Van Zyl then backtracked to address the idea that the South African truth commission, which he was a part of, was biased. He said that in the 48 hours before the report was made it was the ANC that tried to stop the South African truth commission. Thus he is hard pressed to concede the issue that the truth commission was biased toward the ANC. (I personally have no opinion on the bias or lack thereof of the truth commission since I know almost nothing about it, but I do, for the record, think that's a pretty weak argument.) He acknowledged that the commission had the responsibility to look at all sides but also said that in the end someone is more culpable, even if crimes are committed on both sides. Malan said that 72 people died in the dungeons of South Africa and while that is certainly too many it's not the equivalent of Pol Pot and that he would like precision in the crimes he is accused of. I think I was missing something (a lot) in this exchange, partially because I don't know a great deal about South Africa and partially because I don't know anything about Malan, never having heard of him before attending this panel.

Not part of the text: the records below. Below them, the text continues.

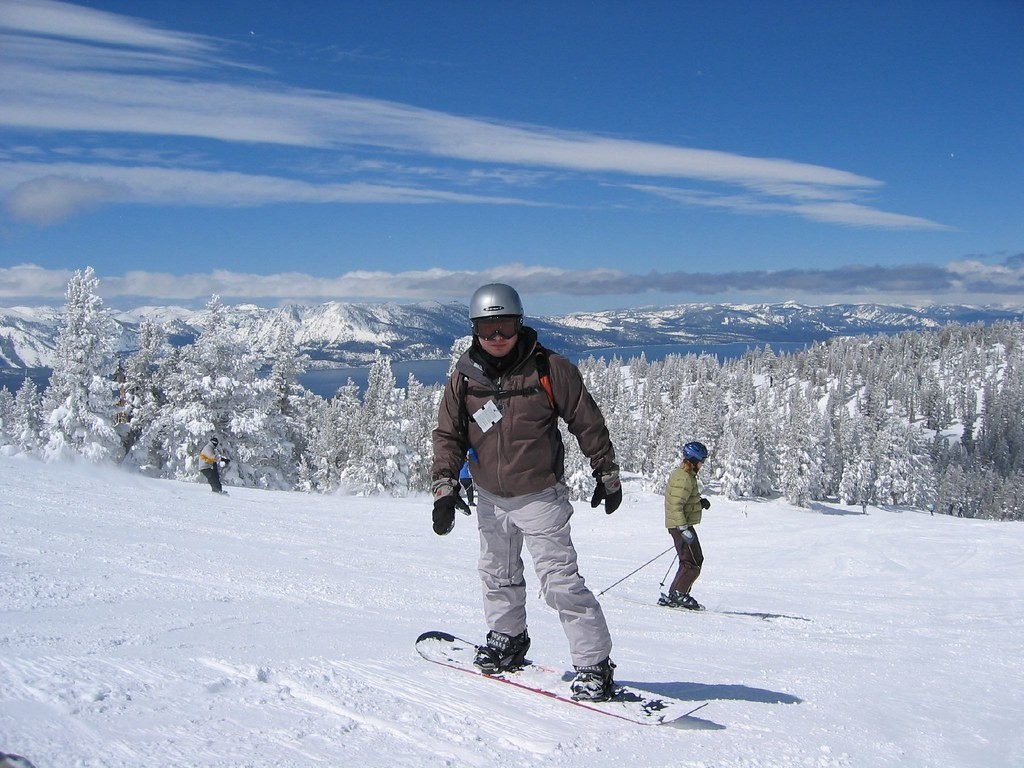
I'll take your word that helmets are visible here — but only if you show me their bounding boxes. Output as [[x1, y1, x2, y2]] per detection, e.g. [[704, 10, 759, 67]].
[[210, 438, 218, 447], [682, 442, 708, 461], [469, 283, 524, 319]]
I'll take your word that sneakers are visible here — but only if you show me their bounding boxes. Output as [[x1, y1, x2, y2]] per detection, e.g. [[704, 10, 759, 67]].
[[472, 628, 531, 670], [570, 655, 617, 701], [669, 593, 700, 610]]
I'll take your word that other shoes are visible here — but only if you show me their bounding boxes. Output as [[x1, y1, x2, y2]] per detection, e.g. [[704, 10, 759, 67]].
[[468, 502, 477, 506]]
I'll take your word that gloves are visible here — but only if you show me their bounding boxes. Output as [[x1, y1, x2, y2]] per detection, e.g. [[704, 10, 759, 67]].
[[221, 457, 230, 464], [430, 477, 471, 535], [591, 463, 622, 514], [676, 523, 695, 544], [700, 498, 710, 510]]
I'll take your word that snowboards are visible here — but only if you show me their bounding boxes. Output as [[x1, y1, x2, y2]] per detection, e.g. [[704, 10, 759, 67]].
[[413, 629, 711, 727]]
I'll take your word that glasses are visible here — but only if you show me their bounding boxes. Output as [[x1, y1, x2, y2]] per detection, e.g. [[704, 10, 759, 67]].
[[471, 315, 523, 341]]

That topic was then dropped and van Zyl asked Fuller about a book of hers in which she tells the story of an Evangelical Christian soldier. Fuller said that it actually makes sense because who is righter than God? She noted that it is so hard to argue with someone who has a highly literal belief in God.

The floor was then opened to questions from the audience of which there were a few. The first was about the responsibility of writers to transmit truth to a broad audience. Joris said that she wanted to give back to the Congolese a part of their history that they don't know. Malan said that he is just a journalist and a storyteller. Fuller talked about The House of Hunger by Dambudzo Marechera and said that they should have paid more attention to his howl (which seems to be more about the responsibility of readers to listen to truth than the responsibility of writers to transmit it). Goldman said that people don't realize how difficult it is to create justice.

Another woman asked a rather long-winded question about what would happen to people today returning to their countries after being educated about democracy in the United States. Van Zyl mentioned that the US is probably not the best place to learn about democracy these days. Malan said that South Africans would probably just want to say in the US and also that since the Bush presidency began he has no longer been able to defend the US as he once did. Joris said that this has happened in the Congo and the educated people come back and get involved in the very worst things; education is no guarantee of good behavior.

Someone then asked Fuller if interpersonal reconciliation is possible without economic reconciliation. She said that for real reconciliation you can't be sitting there aching for something someone else has. The final question was also for her and asked about Britain's failure in Rhodesia. She said that Britain refused to be involved in the corruption. A grand idea doesn't do any good if the people in power are so corrupt that the idea rots in their hands.